Course Goal: students will, working in a team of 3-4 students, learn and apply modern distributed computing concepts to a stand alone Apache Airavata and contribute them to the code base.
- Assignments due every four weeks
- Assignments due every four weeks
The course will be split into two parts
- Part 1: Learning basic cloud native architectures, distributed computing concepts, microservices, DevOps etc
- Part 2: Applying what you have learned to Apache Airavata
This will be a project heavy course. Students will be divided into teams. Each team will have 3 projects. There will also be a midterm and final presentation. The maximum number of points for the semester is 100. 90-100 points is an A, 80-89 points is a B, etc.
- Course Projects 90%: There will be 3 projects, including mid-term and final milestones. Each
project is worth 25 points.
- Must use Apache compatible open source licensed software and tools
- Projects must be checked into github, must be reproducibly executable on the
deadline day by the AI’s and instructors.
- Linux/Unix compatible
- If the instructors cannot execute your project and verify you have met the success criteria, the team receives 0 points.
- A team may resubmit their assignment at any time before the next milestone. Each resubmission gets -1 points; i.e., 9 points if you get it right on the second try, 8 points on the third try, etc.
- Students who show no activity (no github commits, no email discussions, etc) for the milestone will receive 0 points.
- Up to 5 points for GitHub interactions with other projects (not your team’s
project). Examples include
- Posting bugs that get resolved
- Resolving bugs in other team’s projects. These must be accepted to the code base. Trivial issues don’t get rewarded.
- Classroom Interactions and Peer Reviews: 10%. The projects and the topics will require
interactive pro-active participation. Also mimicking real-world open source and software
development practices, the course requires students to be aware of other approaches to
problems, borrowing ideas (with proper acknowledgements and no stealing and plagiarizing)
and peer reviewing and offering constructive feedback. These demonstrated interactions (on
github issues and pull requests) will be worth 10 points.
- 1 point perfect attendance
- Up to 4 points classroom interactions
- Project Grading
- Each project will be judged on ~4 quality attributes. The number will vary by assignment
- To get all points, the project must demonstrate all attributes to the grader. The grader must also be able to easily install and test all software by following documentation for the milestone in the team’s GitHub Wiki.
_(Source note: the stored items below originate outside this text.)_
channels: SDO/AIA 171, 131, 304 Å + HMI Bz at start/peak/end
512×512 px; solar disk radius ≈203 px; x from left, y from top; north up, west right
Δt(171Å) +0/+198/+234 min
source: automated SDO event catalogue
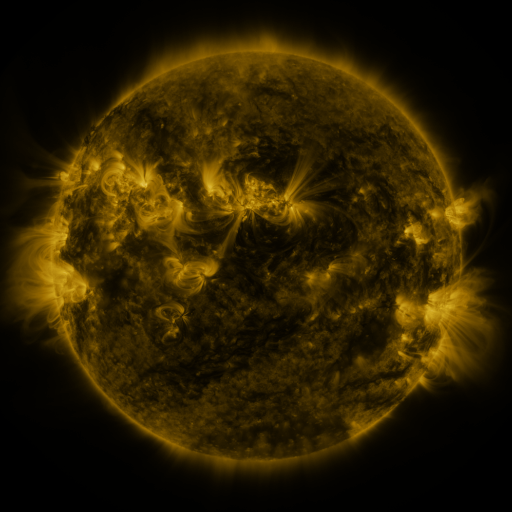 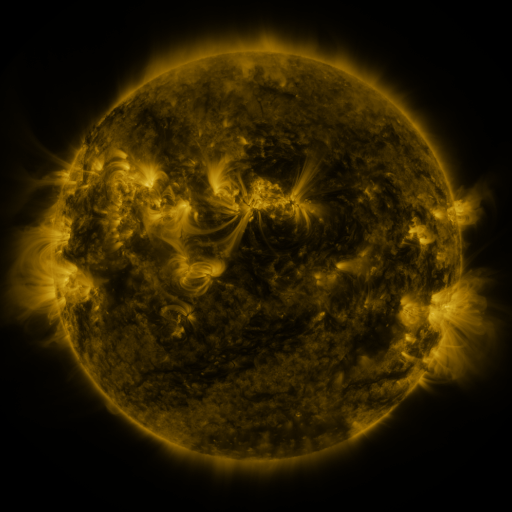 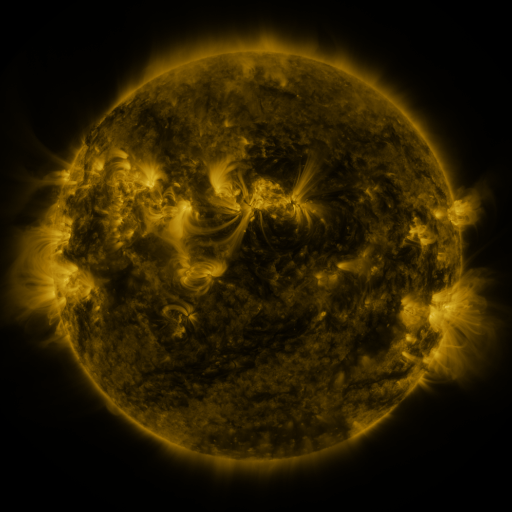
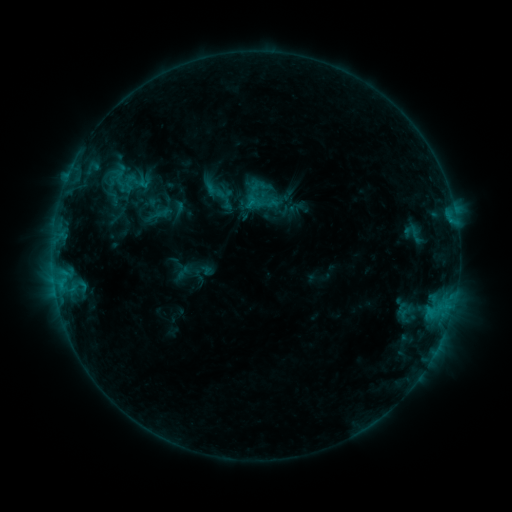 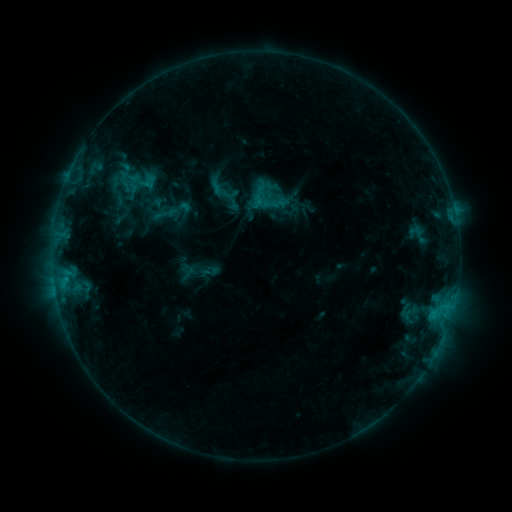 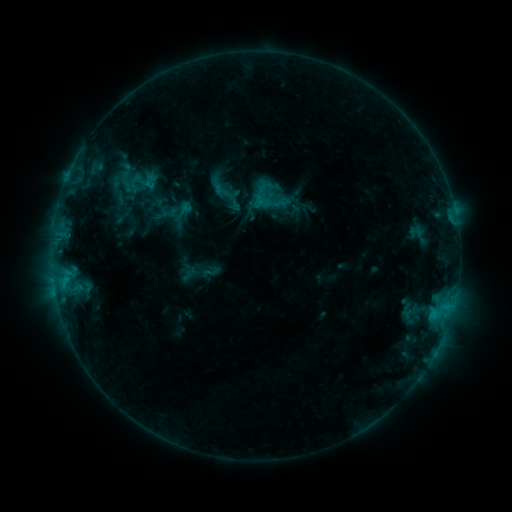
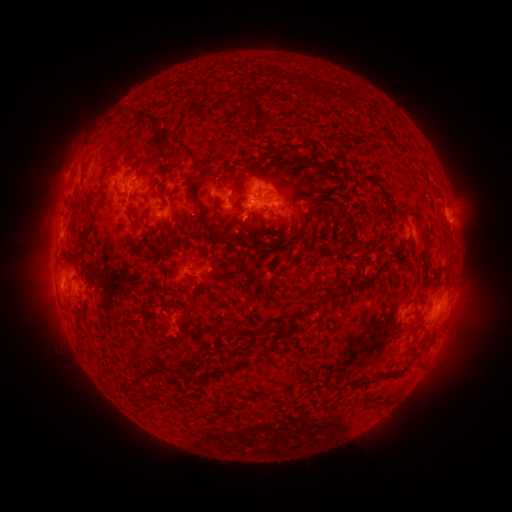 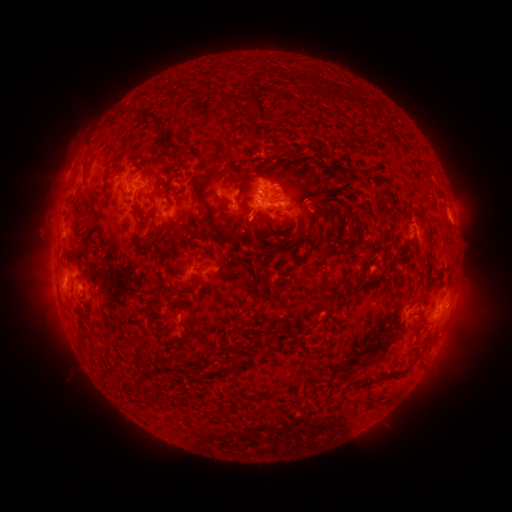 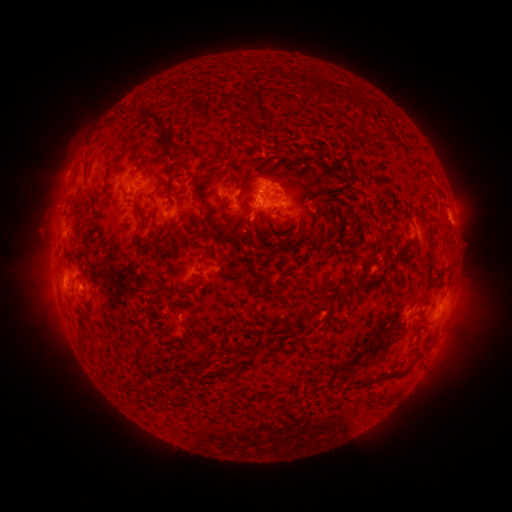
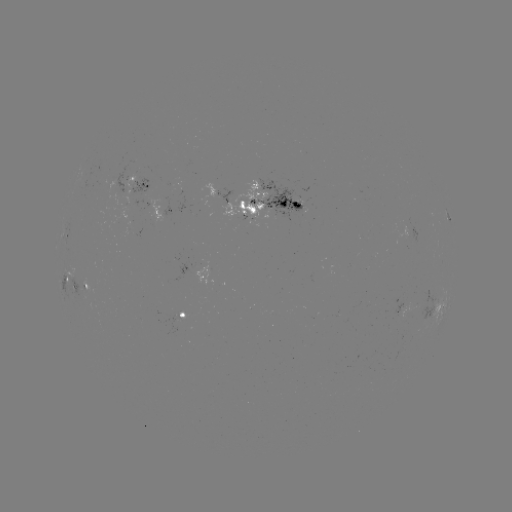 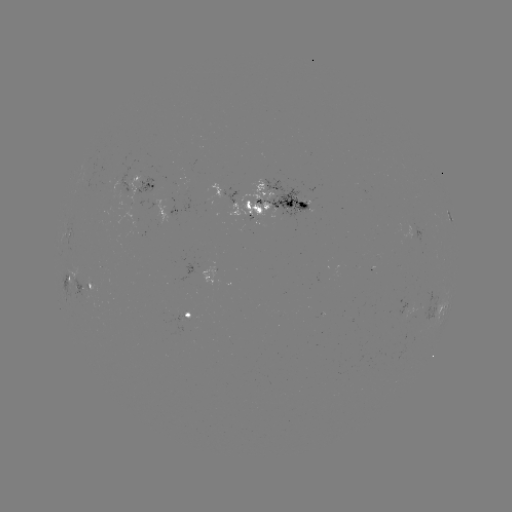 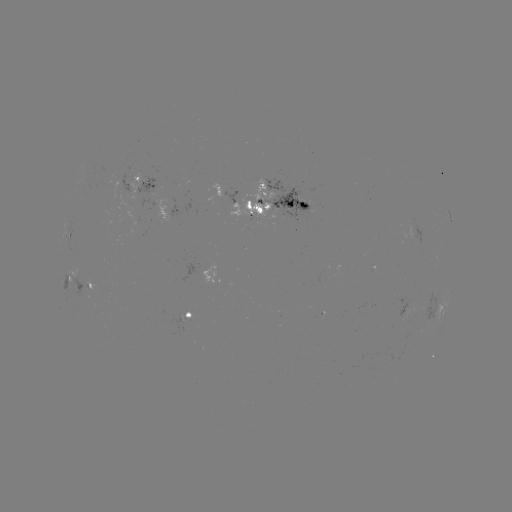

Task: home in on emerging-flux region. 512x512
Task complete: [87, 290].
- Each student on the team will submit a report describing what they did
- Give a percentage of effort for each attribute
- Provide auditable proof via links to issues and commits.
During the course, instructors will provide references to journal and conference papers. A good understanding of concepts discussed in these referred papers will greatly help in absorbing the course material.
- Principles of Distributed Computing – Lecture Collection
- Overview of Apache Airavata
- Large-scale cluster management at Google with Borg Borg Paper
- Borg, Omega, and Kubernetes Borg, omega, and kubernetes Paper
- Apache Mesos: A Platform for Fine-Grained Resource Sharing in the Data Center Apache Mesos Paper
- Apache ZooKeeper: Wait-free coordination for Internet-scale systems Apache Zookeeper Paper
- Reuse and building upon ideas or code are major parts of modern software development. As a professional programmer you will never write anything from scratch. This class is structured such that all solutions are public. You are encouraged to learn from the work of your peers. We won’t hunt down people who are simply copying-and-pasting solutions, because without challenging themselves, they are simply wasting their time and money taking this class.